More than 300 people with autism are known to the county’s adult social care services. And a further 2,000 children and young people are known to the Autism Outreach Team according to a plan which sets out how Staffordshire County Council and NHS services aim to support residents with the condition and their families over the next three years.
The plan said: “Autism is a lifelong developmental disability that can significantly impact the lives of people living with it. Autism affects individuals in a variety of ways and can affect their ability to live an independent life to varying degrees. It is a spectrum condition, which means that while all people with autism share certain areas of difficulty, their condition will affect them in different ways.
“Autism is not a mental health condition or a learning disability. However, around half of people with autism have a learning disability and three quarters are likely to have a mental health condition at some point during their lives.
“Many people with autism can and do live independently if reasonable adjustments are applied to universal services. This plan aims to encourage all services and organisations to ‘think autism’ and maximise opportunities to help people with autism in Staffordshire to live fulfilling lives and feel part of society.”

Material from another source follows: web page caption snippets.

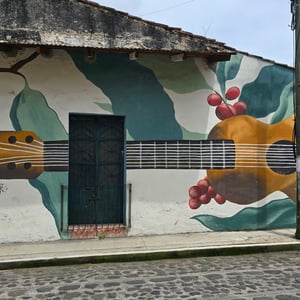 Xico - A Magi Place by David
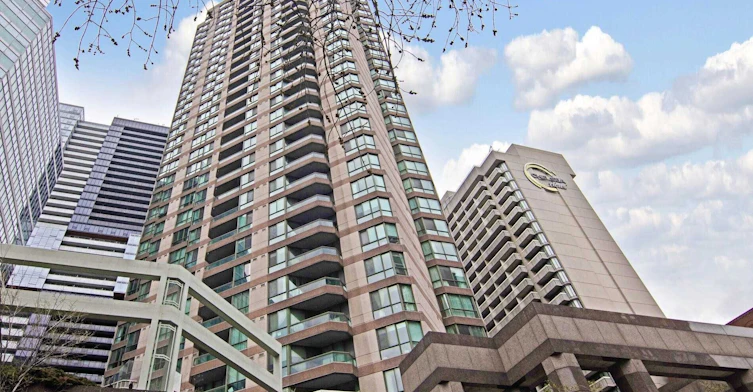 510-38 Elm Street, Toronto, ON, M5G 2K5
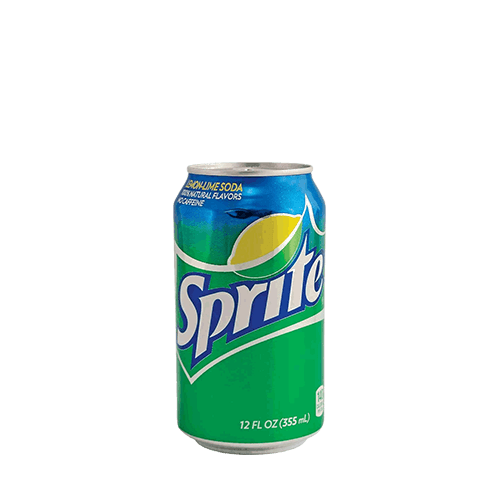Sprite 0,33l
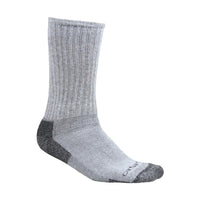 CAR-SOCK-A62-3-GRY-LARGE: STK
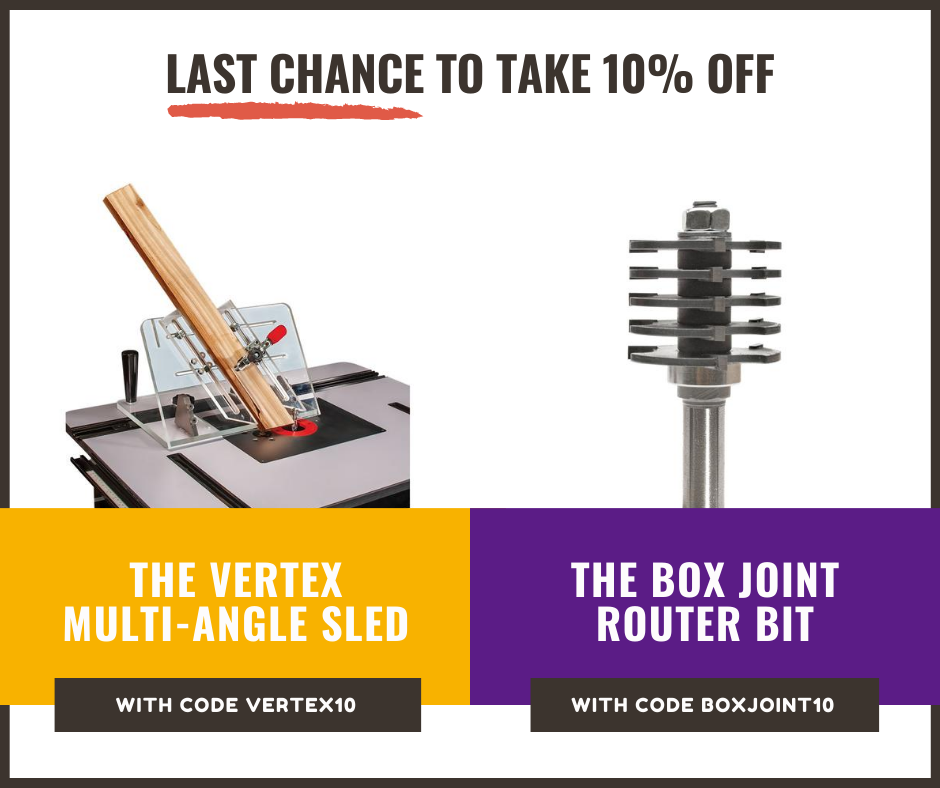 MLCS Woodworking tweet media
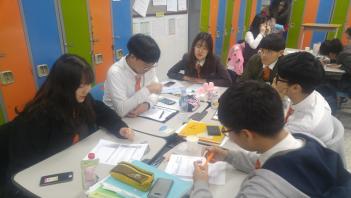 2017�г⵵ 2�б� 1�г� NIE ������ ��� ÷���̹���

Last autumn the council sought views from health and social care providers, professionals and people with experience of autism as part of the development of the plan.
People with autism highlighted the need for support during big life changes, such as leaving school, getting older and bereavement, as well as services and commissioners understanding how their condition would affect them differently through their lives.
Other priorities included help and support for family members and timely diagnosis from trained professionals.
At this month’s healthy Staffordshire select committee county councillors highlighted areas of life where the experiences of people with autism may need additional consideration, such as courts, hospitals and job-seeking.
Councillor Charlotte Atkins said: “If someone with autism went into a busy A&E department what reasonable adjustments would be made to accommodate the issues around their autism?
“Would there be someone who would be able to identify the issues if they were waiting for triage or who would be able to establish whether not to have a quiet place to go?”
Richard Harling, director of health and care at Staffordshire County Council, responded: “It is less likely for one person but more likely for the workforce in general. It may be we have someone who is a champion but investing that in one individual is going to be difficult.”
Councillor Johnny McMahon said: “We have talked about dementia-friendly communities and there are particular strategies for that – I wonder whether a similar approach would be worthwhile for autism?”
Further work is due to be carried out this year to develop a more thorough understanding of the needs of people with autism, including a review of any future Joint Strategic Needs Assessment programme, the plan said.
Councillor Carolyn Trowbridge added: “The autism spectrum is huge. There are people on it that are very autistic and there are people with autism or Asperger’s who maybe don’t even want to have the label ‘I’m autistic’. Can I add into the plan how to deal with people doing their best to cope with it on their own?”